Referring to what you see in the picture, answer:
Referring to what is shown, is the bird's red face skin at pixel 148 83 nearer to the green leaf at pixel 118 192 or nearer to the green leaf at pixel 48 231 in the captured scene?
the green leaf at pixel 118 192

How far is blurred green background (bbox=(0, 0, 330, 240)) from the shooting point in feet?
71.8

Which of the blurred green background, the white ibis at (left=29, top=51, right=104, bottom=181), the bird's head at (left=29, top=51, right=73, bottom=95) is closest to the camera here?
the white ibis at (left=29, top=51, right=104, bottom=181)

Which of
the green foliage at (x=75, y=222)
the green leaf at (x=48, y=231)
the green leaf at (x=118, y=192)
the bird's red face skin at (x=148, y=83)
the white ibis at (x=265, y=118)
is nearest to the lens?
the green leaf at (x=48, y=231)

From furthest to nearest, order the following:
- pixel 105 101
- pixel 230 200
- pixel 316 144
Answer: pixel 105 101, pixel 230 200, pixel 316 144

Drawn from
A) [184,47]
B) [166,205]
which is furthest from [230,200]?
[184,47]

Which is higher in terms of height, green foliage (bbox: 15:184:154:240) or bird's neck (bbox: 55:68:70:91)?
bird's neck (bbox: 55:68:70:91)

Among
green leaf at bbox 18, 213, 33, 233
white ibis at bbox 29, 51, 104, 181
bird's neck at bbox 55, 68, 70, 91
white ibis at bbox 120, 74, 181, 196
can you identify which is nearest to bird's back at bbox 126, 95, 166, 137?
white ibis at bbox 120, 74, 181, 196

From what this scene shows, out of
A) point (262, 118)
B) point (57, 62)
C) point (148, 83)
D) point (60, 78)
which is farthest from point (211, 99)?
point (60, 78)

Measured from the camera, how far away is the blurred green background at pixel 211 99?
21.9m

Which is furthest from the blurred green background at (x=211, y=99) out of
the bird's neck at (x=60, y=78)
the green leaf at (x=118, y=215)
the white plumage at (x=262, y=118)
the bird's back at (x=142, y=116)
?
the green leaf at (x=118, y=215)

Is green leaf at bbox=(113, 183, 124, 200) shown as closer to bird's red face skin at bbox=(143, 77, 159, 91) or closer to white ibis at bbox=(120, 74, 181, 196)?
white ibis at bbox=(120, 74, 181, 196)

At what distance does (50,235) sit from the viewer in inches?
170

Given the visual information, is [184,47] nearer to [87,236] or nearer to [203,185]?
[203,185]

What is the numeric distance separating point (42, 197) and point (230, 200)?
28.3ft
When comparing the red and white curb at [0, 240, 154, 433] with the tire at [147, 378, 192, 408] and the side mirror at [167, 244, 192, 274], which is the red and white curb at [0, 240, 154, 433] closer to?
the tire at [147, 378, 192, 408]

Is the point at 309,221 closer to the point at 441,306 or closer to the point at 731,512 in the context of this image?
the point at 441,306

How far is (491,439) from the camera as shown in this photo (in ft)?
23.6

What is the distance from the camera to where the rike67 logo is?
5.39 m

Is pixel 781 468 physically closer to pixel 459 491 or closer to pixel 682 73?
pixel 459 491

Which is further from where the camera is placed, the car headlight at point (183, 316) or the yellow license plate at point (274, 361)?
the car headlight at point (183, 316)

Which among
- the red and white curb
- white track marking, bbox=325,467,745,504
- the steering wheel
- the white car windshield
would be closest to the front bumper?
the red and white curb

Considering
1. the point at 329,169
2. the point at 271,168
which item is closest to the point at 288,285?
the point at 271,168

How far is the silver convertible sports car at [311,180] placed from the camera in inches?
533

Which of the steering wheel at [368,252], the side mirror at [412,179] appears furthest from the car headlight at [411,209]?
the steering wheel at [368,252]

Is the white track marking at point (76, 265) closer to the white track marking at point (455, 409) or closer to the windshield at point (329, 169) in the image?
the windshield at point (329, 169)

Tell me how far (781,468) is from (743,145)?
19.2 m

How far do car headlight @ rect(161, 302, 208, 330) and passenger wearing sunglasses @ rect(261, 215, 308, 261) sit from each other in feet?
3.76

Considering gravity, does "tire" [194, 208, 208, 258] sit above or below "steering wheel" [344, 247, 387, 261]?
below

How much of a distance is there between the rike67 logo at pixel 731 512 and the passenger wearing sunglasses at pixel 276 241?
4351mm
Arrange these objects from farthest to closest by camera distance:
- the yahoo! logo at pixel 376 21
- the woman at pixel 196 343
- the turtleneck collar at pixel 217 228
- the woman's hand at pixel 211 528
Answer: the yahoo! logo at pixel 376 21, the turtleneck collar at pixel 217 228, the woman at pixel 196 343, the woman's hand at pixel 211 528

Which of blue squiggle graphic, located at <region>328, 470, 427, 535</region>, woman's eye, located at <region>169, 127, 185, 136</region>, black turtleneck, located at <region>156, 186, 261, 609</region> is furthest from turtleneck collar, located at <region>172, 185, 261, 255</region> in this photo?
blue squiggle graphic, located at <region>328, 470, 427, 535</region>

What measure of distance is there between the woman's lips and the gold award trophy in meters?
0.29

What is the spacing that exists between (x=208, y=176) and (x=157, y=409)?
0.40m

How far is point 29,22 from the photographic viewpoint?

══════════════════════════════

- Task directions:
Return all of the data above verbatim, line for line, with nothing changed or left out.

- Problem solution:
Referring to what you see in the picture, answer:
Referring to what is shown, is the bird's red face skin at pixel 148 83 nearer to the green leaf at pixel 118 192 or nearer to the green leaf at pixel 48 231 in the captured scene?
the green leaf at pixel 118 192

How far is blurred green background (bbox=(0, 0, 330, 240)) from the shooting point in feet?
71.8

Which of the blurred green background, the white ibis at (left=29, top=51, right=104, bottom=181), the bird's head at (left=29, top=51, right=73, bottom=95) is closest to the camera here?
the white ibis at (left=29, top=51, right=104, bottom=181)

Which of
the green foliage at (x=75, y=222)
the green leaf at (x=48, y=231)
the green leaf at (x=118, y=192)
the bird's red face skin at (x=148, y=83)
the white ibis at (x=265, y=118)
is nearest to the lens?
the green leaf at (x=48, y=231)

From furthest to nearest, order the following:
- pixel 105 101
- pixel 230 200
- pixel 316 144
Answer: pixel 105 101, pixel 230 200, pixel 316 144

Drawn from
A) [184,47]
B) [166,205]
which is furthest from [230,200]?
[184,47]

Which is higher in terms of height, green foliage (bbox: 15:184:154:240) or bird's neck (bbox: 55:68:70:91)?
bird's neck (bbox: 55:68:70:91)

Among
green leaf at bbox 18, 213, 33, 233
white ibis at bbox 29, 51, 104, 181
bird's neck at bbox 55, 68, 70, 91
white ibis at bbox 120, 74, 181, 196
can you identify which is nearest to bird's back at bbox 126, 95, 166, 137?
white ibis at bbox 120, 74, 181, 196

From what this scene shows, out of
A) point (262, 118)
B) point (57, 62)
C) point (148, 83)
D) point (60, 78)
which is farthest from point (211, 99)?
point (60, 78)

Measured from the camera, how far away is the blurred green background at pixel 211 99?
21.9m

Which is furthest from the blurred green background at (x=211, y=99) out of
the bird's neck at (x=60, y=78)
the green leaf at (x=118, y=215)
the white plumage at (x=262, y=118)
the bird's back at (x=142, y=116)
?
the green leaf at (x=118, y=215)

Is green leaf at bbox=(113, 183, 124, 200) shown as closer to bird's red face skin at bbox=(143, 77, 159, 91) or closer to white ibis at bbox=(120, 74, 181, 196)?
white ibis at bbox=(120, 74, 181, 196)

At what distance does (50,235) sit from the viewer in inches?
170

Given the visual information, is [184,47] nearer to [87,236] or nearer to [203,185]?
[203,185]

What is the numeric distance separating point (42, 197) and point (230, 200)?
28.3ft
When comparing the red and white curb at [0, 240, 154, 433] with the tire at [147, 378, 192, 408] and the side mirror at [167, 244, 192, 274], which is the red and white curb at [0, 240, 154, 433] closer to?
the tire at [147, 378, 192, 408]

Is the point at 309,221 closer to the point at 441,306 or closer to the point at 731,512 in the context of this image?
the point at 441,306

How far is (491,439) from the camera as shown in this photo (in ft)?
23.6

What is the distance from the camera to where the rike67 logo is?
5.39 m

Is pixel 781 468 physically closer to pixel 459 491 or closer to pixel 682 73?
pixel 459 491

Which is further from where the camera is placed, the car headlight at point (183, 316) or the yellow license plate at point (274, 361)?
the car headlight at point (183, 316)

Which among
- the red and white curb
- white track marking, bbox=325,467,745,504
- the steering wheel
- the white car windshield
would be closest to the front bumper?
the red and white curb

Considering
1. the point at 329,169
2. the point at 271,168
which item is closest to the point at 288,285?
the point at 271,168

How far is the silver convertible sports car at [311,180] placed from the camera in inches?
533

Which of the steering wheel at [368,252], the side mirror at [412,179] appears furthest from the car headlight at [411,209]?
the steering wheel at [368,252]

Is the white track marking at point (76, 265) closer to the white track marking at point (455, 409) or closer to the windshield at point (329, 169) in the image?
the windshield at point (329, 169)

Tell me how far (781,468) is from (743,145)?
19.2 m

How far do car headlight @ rect(161, 302, 208, 330) and passenger wearing sunglasses @ rect(261, 215, 308, 261) sit from each other in feet?
3.76

Considering gravity, does "tire" [194, 208, 208, 258] sit above or below "steering wheel" [344, 247, 387, 261]?
below

How much of a distance is there between the rike67 logo at pixel 731 512 and the passenger wearing sunglasses at pixel 276 241?
4351mm
Arrange these objects from farthest to closest by camera distance:
- the yahoo! logo at pixel 376 21
- the woman at pixel 196 343
- the turtleneck collar at pixel 217 228
- the woman's hand at pixel 211 528
Answer: the yahoo! logo at pixel 376 21, the turtleneck collar at pixel 217 228, the woman at pixel 196 343, the woman's hand at pixel 211 528

Which of blue squiggle graphic, located at <region>328, 470, 427, 535</region>, woman's eye, located at <region>169, 127, 185, 136</region>, black turtleneck, located at <region>156, 186, 261, 609</region> is furthest from turtleneck collar, located at <region>172, 185, 261, 255</region> in this photo?
blue squiggle graphic, located at <region>328, 470, 427, 535</region>

What measure of distance is there between the woman's lips and the gold award trophy in meters?
0.29

What is the spacing that exists between (x=208, y=176) and (x=157, y=409)?
0.40m

How far is point 29,22 from the photographic viewpoint?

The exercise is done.